#### [What needs to be done]
Copy the material below exactly as it appears, beginning at the line that contains "What measure of" and continuing through the last line of the material.

#### [Supplied data]
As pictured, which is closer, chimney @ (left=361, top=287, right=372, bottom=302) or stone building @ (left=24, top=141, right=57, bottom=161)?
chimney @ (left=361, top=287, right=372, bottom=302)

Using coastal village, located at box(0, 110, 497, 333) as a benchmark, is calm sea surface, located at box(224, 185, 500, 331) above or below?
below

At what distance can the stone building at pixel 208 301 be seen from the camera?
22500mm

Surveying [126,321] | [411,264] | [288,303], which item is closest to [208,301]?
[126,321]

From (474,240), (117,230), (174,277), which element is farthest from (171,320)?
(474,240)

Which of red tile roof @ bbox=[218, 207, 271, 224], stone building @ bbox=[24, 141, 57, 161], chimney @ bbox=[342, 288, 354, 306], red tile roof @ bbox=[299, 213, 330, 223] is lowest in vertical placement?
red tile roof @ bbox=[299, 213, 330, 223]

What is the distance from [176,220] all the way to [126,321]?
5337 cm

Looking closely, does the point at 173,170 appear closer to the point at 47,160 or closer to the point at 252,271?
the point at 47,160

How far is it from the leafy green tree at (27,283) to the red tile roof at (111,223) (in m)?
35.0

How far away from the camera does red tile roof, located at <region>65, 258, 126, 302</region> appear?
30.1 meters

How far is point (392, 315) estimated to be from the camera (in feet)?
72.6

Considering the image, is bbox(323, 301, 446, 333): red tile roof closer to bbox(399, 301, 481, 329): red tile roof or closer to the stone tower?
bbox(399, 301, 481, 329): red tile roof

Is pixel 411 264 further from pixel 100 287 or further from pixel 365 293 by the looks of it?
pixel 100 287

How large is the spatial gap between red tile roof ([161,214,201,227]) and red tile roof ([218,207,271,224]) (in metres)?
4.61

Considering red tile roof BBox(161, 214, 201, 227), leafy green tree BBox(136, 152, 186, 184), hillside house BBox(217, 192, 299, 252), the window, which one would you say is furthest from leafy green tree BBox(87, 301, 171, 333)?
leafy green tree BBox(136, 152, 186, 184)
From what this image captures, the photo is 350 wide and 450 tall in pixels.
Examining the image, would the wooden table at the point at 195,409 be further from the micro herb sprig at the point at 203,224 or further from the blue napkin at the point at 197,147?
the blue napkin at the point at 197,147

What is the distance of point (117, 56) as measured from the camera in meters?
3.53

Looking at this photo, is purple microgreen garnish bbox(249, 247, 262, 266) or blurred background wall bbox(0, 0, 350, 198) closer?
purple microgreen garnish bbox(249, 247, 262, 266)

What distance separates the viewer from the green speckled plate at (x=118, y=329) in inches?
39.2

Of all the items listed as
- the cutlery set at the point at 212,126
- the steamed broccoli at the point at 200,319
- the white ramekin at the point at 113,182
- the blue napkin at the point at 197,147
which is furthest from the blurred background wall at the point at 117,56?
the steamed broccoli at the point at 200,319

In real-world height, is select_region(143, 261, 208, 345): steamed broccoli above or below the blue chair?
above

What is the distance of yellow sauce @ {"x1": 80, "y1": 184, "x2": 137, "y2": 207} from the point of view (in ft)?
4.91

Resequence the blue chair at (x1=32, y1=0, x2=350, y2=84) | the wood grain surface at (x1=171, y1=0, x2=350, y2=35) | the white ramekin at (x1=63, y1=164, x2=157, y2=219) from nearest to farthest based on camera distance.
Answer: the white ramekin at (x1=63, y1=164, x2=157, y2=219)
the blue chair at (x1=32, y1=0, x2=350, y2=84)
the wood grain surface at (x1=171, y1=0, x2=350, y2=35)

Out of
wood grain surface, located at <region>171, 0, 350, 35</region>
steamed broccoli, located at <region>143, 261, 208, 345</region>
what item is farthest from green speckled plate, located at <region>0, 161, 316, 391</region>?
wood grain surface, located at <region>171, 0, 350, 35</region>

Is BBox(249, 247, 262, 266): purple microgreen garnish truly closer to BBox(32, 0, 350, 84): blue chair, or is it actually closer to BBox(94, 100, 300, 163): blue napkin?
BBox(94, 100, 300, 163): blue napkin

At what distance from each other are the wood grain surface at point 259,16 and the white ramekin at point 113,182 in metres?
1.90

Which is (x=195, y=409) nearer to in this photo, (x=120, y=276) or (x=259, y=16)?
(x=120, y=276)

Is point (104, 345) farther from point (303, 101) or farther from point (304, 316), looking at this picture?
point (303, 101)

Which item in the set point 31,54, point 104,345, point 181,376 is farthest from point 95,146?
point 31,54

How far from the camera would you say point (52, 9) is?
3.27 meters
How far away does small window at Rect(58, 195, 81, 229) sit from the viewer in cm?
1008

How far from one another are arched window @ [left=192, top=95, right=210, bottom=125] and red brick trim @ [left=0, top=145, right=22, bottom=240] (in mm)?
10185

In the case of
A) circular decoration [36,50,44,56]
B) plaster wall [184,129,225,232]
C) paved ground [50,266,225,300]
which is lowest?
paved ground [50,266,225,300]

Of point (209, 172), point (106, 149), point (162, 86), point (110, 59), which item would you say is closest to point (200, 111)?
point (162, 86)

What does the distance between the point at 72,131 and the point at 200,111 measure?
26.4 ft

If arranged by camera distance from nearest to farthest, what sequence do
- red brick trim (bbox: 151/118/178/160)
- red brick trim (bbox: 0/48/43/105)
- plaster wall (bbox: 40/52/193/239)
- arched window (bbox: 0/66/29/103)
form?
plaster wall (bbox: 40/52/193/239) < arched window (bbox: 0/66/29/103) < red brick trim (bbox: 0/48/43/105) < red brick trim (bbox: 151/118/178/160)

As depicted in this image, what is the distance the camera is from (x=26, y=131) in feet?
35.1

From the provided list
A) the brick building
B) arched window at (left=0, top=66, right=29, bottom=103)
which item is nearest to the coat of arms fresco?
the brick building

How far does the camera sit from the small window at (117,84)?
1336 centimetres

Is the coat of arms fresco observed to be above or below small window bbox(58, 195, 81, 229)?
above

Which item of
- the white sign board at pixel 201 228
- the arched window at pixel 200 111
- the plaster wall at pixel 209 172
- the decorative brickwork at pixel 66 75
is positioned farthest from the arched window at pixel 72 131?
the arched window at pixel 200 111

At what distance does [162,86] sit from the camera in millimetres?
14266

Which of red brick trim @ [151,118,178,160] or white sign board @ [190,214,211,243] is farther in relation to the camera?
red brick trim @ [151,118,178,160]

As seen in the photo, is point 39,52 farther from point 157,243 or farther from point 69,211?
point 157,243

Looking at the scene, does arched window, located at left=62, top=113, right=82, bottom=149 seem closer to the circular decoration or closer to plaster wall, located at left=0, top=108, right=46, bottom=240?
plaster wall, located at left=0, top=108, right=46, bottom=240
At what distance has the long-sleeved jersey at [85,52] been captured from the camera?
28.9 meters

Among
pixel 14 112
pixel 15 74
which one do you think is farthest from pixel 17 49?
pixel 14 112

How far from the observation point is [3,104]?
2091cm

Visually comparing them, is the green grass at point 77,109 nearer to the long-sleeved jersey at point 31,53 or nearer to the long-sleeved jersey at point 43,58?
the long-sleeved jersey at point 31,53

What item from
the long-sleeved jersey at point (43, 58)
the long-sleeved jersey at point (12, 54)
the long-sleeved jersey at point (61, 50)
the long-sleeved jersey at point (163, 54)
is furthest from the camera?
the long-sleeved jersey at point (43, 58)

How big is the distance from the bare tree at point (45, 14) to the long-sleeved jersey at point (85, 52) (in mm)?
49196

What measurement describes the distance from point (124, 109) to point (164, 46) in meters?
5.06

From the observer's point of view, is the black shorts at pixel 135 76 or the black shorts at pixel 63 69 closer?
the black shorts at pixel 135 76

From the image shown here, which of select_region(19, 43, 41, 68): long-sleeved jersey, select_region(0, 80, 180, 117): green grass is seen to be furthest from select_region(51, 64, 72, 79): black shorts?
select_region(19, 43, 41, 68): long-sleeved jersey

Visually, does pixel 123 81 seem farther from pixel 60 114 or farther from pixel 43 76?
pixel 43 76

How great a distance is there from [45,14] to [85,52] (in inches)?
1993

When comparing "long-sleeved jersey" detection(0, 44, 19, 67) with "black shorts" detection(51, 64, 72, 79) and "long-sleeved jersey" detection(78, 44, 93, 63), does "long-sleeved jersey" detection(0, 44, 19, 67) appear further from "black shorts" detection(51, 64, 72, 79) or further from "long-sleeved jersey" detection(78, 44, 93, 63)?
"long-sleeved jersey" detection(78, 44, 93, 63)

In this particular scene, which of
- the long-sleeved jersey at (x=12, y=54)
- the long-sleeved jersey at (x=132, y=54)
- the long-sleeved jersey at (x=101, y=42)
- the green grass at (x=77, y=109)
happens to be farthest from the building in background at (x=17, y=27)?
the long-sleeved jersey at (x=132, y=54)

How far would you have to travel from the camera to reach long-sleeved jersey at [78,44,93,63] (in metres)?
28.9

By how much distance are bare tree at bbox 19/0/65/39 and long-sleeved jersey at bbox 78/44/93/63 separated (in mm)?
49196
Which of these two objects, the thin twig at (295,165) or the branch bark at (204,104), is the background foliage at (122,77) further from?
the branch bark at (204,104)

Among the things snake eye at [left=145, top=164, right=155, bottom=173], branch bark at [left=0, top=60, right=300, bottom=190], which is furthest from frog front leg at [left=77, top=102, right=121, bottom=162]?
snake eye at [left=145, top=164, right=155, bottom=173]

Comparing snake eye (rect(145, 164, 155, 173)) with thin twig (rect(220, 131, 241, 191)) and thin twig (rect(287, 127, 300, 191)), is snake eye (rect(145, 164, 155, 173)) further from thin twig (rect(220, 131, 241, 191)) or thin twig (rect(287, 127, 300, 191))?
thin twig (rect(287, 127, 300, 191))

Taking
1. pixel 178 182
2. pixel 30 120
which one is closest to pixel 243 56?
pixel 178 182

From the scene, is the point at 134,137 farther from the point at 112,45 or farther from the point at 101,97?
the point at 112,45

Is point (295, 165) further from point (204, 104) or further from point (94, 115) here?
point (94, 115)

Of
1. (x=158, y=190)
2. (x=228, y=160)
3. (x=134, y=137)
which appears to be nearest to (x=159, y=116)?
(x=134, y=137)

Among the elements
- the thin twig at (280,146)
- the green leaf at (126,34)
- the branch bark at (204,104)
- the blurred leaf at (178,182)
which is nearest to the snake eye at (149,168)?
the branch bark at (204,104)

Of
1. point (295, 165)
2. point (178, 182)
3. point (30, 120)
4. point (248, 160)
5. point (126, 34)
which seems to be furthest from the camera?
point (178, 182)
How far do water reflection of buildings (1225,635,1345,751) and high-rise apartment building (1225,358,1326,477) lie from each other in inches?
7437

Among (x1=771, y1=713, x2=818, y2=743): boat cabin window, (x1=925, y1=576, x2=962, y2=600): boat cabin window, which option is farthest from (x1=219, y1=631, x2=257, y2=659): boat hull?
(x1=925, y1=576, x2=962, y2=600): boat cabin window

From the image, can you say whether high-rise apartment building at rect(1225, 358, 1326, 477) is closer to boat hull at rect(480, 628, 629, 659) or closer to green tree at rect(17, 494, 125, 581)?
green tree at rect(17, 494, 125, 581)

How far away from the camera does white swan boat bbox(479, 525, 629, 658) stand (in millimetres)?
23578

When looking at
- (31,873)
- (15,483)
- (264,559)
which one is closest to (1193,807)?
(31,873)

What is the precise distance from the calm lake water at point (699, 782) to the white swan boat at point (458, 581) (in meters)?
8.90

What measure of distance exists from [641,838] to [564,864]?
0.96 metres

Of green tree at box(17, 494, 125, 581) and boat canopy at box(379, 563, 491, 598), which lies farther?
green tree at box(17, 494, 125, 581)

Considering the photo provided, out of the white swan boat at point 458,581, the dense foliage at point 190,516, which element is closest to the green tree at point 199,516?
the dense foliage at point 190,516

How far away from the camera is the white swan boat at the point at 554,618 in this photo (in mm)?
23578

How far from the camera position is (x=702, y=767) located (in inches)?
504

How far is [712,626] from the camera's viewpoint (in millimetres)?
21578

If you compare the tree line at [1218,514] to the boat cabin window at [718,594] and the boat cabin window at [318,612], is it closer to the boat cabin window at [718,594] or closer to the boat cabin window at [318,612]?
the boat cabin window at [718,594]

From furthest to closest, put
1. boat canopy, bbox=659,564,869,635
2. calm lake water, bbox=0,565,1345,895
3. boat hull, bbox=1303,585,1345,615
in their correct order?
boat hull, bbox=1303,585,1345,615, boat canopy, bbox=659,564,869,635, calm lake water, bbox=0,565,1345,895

#### [The response]
What measure of distance exists from [641,838] to [564,864]?
0.96 metres

Of green tree at box(17, 494, 125, 581) and boat canopy at box(379, 563, 491, 598), which lies farther?
green tree at box(17, 494, 125, 581)

Considering the photo provided, out of the white swan boat at point 458,581, the dense foliage at point 190,516, which element is closest to the green tree at point 199,516?
the dense foliage at point 190,516

How far away from the camera is the white swan boat at the point at 554,618 in this photo (in mm)?
23578

How far from the camera position is (x=702, y=767) located (in inches)?
504

How far is [712,626] from the camera's viewpoint (in millimetres)?
21578

If you compare the tree line at [1218,514] to the boat cabin window at [718,594] and the boat cabin window at [318,612], is it closer to the boat cabin window at [718,594] or closer to the boat cabin window at [318,612]?
the boat cabin window at [718,594]

From furthest to closest, put
1. boat canopy, bbox=659,564,869,635
2. calm lake water, bbox=0,565,1345,895
3. boat hull, bbox=1303,585,1345,615
in their correct order?
boat hull, bbox=1303,585,1345,615, boat canopy, bbox=659,564,869,635, calm lake water, bbox=0,565,1345,895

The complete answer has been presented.